I thought I'd post my Litespeed Teramo project, recently completed and Fred'ed up with bottles/cages, pump, tool kit, and all of about 3cm saddle-to-bar drop.










I'm not completely sold on the red-bits-everywhere aesthetic, but it's a nice change from the ubiquitous black and is easily swapped-out down the road . . .









Thomson 2X stem and 3T Rotundo Pro bar (love the non-ergo bends) . . . 









Easton EC90 SL originally spec'd for a Cervelo (less badging and a different finish than retail) . . . 









King sotto voce . . . 









Pretty welds, especially as the Teramo was a "low-end" Litespeed . . . 

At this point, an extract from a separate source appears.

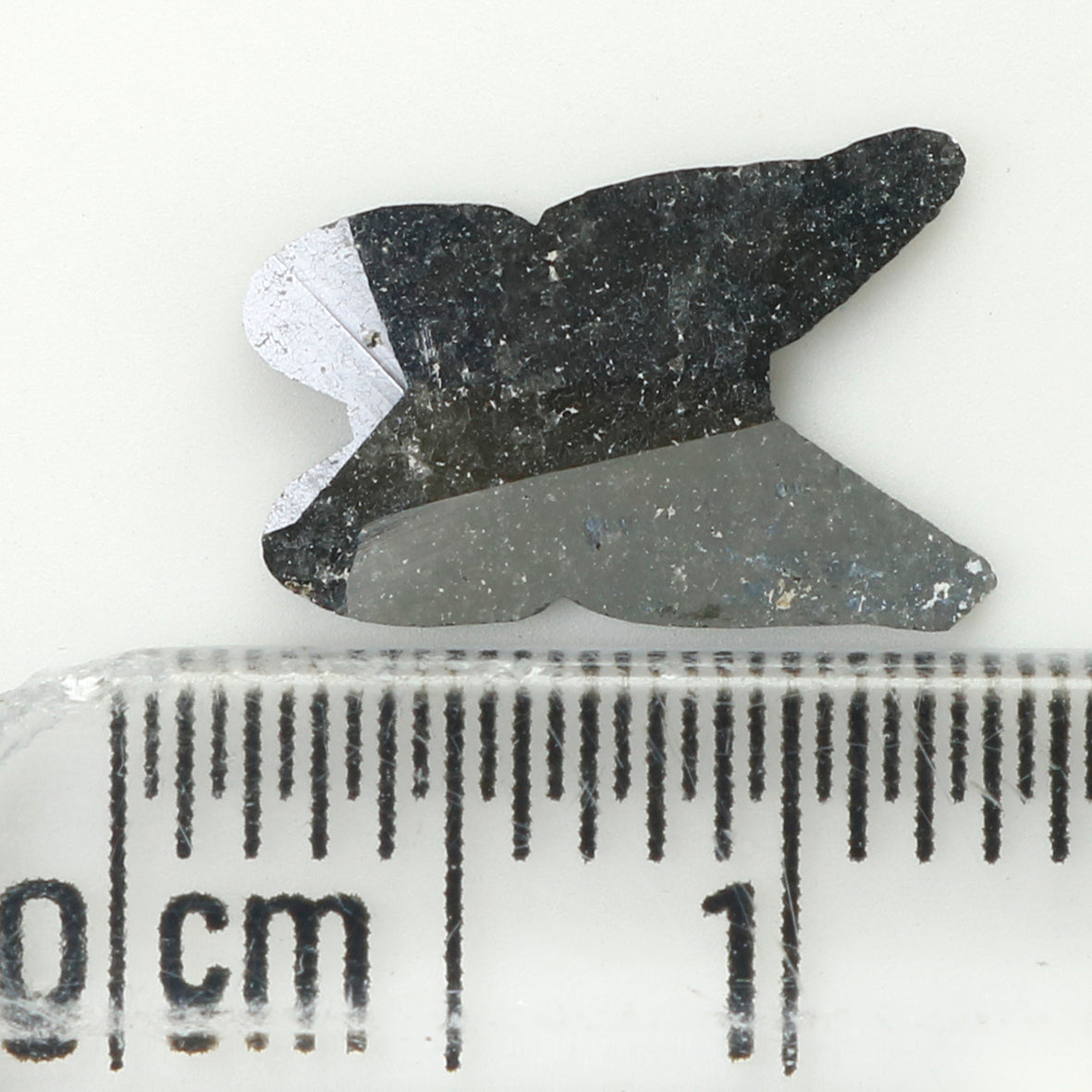 0.99 CT Natural Loose Butterfly Shape Diamond Black Color Butterfly Diamond 10.90 MM Natural Black Color Butterfly Rose Cut Diamond LQ393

In addition to the parts mentioned above, the build is full Ultegra with Eggbeater SL pedals, San Marco Concor saddle, Thomson Elite post, Salsa collar, Ksyrium Equippe wheelset, and 25c Conti GP4000s. The only planned change is an Open Pro / Ultegra / DT Comp wheelset, once I make time for a wheelbuild. As it sits, the obligatory "bathroom scale test" reports 21lbs as pictured.

My first ride was encouraging: the position is a tad more stretched-out than my cross/commuter/light touring bike but is still quite comfortable, tracking and cornering felt crisp and predictable on the flatlands (we'll see how it feels in the hills), and the frame seems stiffer than my cross/commuter--a traditional chromoly frame--without seeming especially harsh. My only real surprise on the day was a considerable amount of toe-overlap, which I was not expecting on a Large/58cm frame. Obviously, observations made after 30mi may not hold up after 3000mi . . . but I'm looking forward to the more through investigation.  

Feedback is welcomed, and thanks for looking,

--MW


----------



## Tequila Joe (May 30, 2004)

Very nice looking Litespeed mwnovak. The red cable housing really completes the look. If you're feeling too stretchout, maybe try a zero setback seat post. I went with one on my ML Vortex and it not only fit the bike like a glove, it also improved its handling.

TJ


----------



## mwnovak (Feb 10, 2006)

Tequila Joe said:


> Very nice looking Litespeed mwnovak. The red cable housing really completes the look. If you're feeling too stretchout, maybe try a zero setback seat post. I went with one on my ML Vortex and it not only fit the bike like a glove, it also improved its handling.


Thanks for the feedback. The red bits may grow on me, too. 

My position on the bike isn't very aggressive by racer-boy aero standards . . . it's just a bit longer than my cross / commuter setup (which is quite upright). This was intentional, since I picked up the frame to build into a more "sporting" road bike than my other steeds. It may take a few weeks for my body to adjust, and could provide motivation to include flexibility and core exercises in my routine, but we're only talking about a couple centimeters here.

Incidentally, if I do eventually want to shorten the cockpit, I'd probably just go with a shorter stem and/or bar. I think I could drop 1-2cm off the overall front-end reach without suffering a dramatic change in handling . . . whereas going to a zero-offset post would have the added effect of moving my knees forward of the KOPS position. That's probably not the end of the world, but all things being equal I try to maintain KOPS on my road setups (which seems to have worked for my knees so far). 

--MW


----------



## Tequila Joe (May 30, 2004)

Yeah, KOP is important, a shorter stem would be a better place to start adjustment. I've found that I put out more power with my knee slightly ahead of pedal spindal.


----------